▶ DIRECTION: Write out the rows below word for word, starting at the line that contains "terms of elevation?" and ending at the final line of the rows.
*****
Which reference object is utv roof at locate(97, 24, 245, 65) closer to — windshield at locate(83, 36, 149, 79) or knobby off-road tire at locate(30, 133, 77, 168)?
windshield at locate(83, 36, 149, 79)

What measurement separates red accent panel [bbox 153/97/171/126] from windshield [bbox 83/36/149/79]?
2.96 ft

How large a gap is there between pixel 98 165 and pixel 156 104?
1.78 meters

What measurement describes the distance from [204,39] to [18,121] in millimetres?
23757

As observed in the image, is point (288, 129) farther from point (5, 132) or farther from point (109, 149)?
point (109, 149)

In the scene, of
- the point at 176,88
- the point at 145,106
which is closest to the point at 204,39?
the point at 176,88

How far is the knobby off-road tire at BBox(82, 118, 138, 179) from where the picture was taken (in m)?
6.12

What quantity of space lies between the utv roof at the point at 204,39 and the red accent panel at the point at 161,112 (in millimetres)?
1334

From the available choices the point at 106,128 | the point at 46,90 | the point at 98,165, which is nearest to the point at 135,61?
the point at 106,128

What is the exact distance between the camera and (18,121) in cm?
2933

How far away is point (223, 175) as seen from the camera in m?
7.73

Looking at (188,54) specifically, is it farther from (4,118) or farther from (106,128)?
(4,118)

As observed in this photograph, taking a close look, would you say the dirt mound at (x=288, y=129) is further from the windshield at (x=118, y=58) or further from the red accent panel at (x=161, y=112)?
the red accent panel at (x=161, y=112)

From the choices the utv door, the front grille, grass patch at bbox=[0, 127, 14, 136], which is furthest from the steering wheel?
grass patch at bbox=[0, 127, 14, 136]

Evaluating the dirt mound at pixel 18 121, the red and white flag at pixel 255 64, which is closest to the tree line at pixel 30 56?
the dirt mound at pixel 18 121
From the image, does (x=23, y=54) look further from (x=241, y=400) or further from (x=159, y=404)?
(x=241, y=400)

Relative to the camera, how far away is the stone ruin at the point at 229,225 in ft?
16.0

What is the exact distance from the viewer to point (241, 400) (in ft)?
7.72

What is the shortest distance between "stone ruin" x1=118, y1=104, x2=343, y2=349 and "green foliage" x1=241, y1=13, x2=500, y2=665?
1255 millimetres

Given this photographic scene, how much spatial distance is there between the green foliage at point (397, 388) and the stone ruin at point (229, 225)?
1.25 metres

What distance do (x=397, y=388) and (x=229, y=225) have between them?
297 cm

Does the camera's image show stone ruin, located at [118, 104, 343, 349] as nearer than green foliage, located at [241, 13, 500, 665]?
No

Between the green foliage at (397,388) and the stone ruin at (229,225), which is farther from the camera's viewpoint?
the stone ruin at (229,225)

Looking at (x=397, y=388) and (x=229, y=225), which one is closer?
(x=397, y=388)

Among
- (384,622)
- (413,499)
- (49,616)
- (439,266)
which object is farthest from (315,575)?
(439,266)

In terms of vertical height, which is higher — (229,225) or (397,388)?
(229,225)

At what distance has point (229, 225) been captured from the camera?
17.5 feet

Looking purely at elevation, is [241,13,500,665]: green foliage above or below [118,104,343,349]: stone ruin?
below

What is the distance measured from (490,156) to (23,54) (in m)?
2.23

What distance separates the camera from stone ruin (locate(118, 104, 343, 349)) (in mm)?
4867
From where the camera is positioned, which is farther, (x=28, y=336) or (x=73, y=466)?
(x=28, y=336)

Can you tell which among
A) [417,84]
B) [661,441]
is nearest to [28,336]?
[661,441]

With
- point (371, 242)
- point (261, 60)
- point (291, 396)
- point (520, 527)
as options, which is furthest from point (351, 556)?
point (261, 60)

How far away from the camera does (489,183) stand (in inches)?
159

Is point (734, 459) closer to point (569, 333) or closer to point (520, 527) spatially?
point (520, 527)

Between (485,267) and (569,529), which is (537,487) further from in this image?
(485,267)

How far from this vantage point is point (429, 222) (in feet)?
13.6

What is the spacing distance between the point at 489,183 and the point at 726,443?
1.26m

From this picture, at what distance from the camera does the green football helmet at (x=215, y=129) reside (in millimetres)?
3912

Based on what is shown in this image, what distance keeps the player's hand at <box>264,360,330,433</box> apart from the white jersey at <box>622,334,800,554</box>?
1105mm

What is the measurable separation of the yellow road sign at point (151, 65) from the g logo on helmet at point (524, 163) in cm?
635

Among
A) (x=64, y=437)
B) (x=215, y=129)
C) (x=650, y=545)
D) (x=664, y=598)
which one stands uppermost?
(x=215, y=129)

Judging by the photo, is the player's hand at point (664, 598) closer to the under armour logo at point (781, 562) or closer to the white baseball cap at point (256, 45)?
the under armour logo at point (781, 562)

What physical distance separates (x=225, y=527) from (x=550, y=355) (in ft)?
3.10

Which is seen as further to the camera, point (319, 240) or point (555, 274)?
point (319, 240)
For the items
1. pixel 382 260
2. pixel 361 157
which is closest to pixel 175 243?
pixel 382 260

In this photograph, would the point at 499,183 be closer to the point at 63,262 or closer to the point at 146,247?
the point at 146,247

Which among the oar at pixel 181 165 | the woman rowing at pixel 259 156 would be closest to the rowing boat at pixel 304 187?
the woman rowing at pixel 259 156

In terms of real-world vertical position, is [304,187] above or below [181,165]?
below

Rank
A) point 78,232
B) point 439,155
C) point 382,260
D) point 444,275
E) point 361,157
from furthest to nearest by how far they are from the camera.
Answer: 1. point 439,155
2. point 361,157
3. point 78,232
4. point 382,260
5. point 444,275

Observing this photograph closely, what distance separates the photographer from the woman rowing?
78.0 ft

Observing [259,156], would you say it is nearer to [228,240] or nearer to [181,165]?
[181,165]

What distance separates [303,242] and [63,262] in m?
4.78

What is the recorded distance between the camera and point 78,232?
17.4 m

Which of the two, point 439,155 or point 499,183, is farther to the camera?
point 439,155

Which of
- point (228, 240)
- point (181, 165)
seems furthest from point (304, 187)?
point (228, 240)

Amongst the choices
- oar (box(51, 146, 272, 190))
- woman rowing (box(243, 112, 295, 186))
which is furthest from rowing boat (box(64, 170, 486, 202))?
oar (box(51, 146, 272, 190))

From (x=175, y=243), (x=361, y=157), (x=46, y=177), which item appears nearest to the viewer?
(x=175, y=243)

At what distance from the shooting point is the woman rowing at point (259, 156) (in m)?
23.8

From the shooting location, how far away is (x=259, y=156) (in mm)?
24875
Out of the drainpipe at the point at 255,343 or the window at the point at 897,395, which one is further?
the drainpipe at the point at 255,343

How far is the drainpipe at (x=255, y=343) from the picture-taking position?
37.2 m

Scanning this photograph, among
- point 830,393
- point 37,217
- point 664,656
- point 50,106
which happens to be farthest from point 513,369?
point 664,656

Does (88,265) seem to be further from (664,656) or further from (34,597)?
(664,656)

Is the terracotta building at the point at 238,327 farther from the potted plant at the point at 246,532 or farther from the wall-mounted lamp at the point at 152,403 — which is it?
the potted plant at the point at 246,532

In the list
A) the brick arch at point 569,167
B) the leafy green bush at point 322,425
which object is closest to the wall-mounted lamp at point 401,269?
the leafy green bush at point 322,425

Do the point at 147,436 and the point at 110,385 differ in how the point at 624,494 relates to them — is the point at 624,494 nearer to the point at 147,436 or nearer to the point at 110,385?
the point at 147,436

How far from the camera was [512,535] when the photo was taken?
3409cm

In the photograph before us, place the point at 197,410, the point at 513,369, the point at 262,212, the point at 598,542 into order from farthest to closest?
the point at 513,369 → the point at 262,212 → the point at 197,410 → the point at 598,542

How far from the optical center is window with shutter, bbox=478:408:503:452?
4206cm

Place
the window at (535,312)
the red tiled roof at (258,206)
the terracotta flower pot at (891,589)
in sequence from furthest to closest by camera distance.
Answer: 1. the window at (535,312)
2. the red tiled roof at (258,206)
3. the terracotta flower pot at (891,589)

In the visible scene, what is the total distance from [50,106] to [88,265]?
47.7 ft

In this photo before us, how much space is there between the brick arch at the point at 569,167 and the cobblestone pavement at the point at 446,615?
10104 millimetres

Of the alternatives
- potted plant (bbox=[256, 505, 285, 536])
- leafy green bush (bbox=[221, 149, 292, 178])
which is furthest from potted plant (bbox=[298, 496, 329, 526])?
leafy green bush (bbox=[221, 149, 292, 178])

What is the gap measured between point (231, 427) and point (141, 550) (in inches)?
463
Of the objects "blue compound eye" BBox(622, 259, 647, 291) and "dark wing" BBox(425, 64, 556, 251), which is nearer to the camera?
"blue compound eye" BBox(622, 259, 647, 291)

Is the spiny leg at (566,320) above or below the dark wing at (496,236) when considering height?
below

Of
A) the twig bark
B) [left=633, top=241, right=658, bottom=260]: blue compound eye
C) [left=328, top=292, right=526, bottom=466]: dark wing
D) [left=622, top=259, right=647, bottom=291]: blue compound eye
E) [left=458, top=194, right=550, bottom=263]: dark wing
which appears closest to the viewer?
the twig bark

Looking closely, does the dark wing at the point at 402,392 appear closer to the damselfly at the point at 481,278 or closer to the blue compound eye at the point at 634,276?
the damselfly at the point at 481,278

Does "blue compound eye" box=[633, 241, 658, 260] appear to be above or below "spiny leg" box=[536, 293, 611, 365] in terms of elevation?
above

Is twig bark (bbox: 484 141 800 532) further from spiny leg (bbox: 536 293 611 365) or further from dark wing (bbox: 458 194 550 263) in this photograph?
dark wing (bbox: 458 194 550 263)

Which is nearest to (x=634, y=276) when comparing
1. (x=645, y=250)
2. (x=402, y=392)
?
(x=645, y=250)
*****
▶ TASK SOLUTION:
Does "blue compound eye" box=[633, 241, 658, 260] appear to be above or below "spiny leg" box=[536, 293, 611, 365] in terms of elevation?
above

Is twig bark (bbox: 484 141 800 532) further from spiny leg (bbox: 536 293 611 365) or further from dark wing (bbox: 458 194 550 263) in this photograph?
dark wing (bbox: 458 194 550 263)

Which is nearest to (x=634, y=276) when comparing
1. (x=645, y=250)
2. (x=402, y=392)
?
(x=645, y=250)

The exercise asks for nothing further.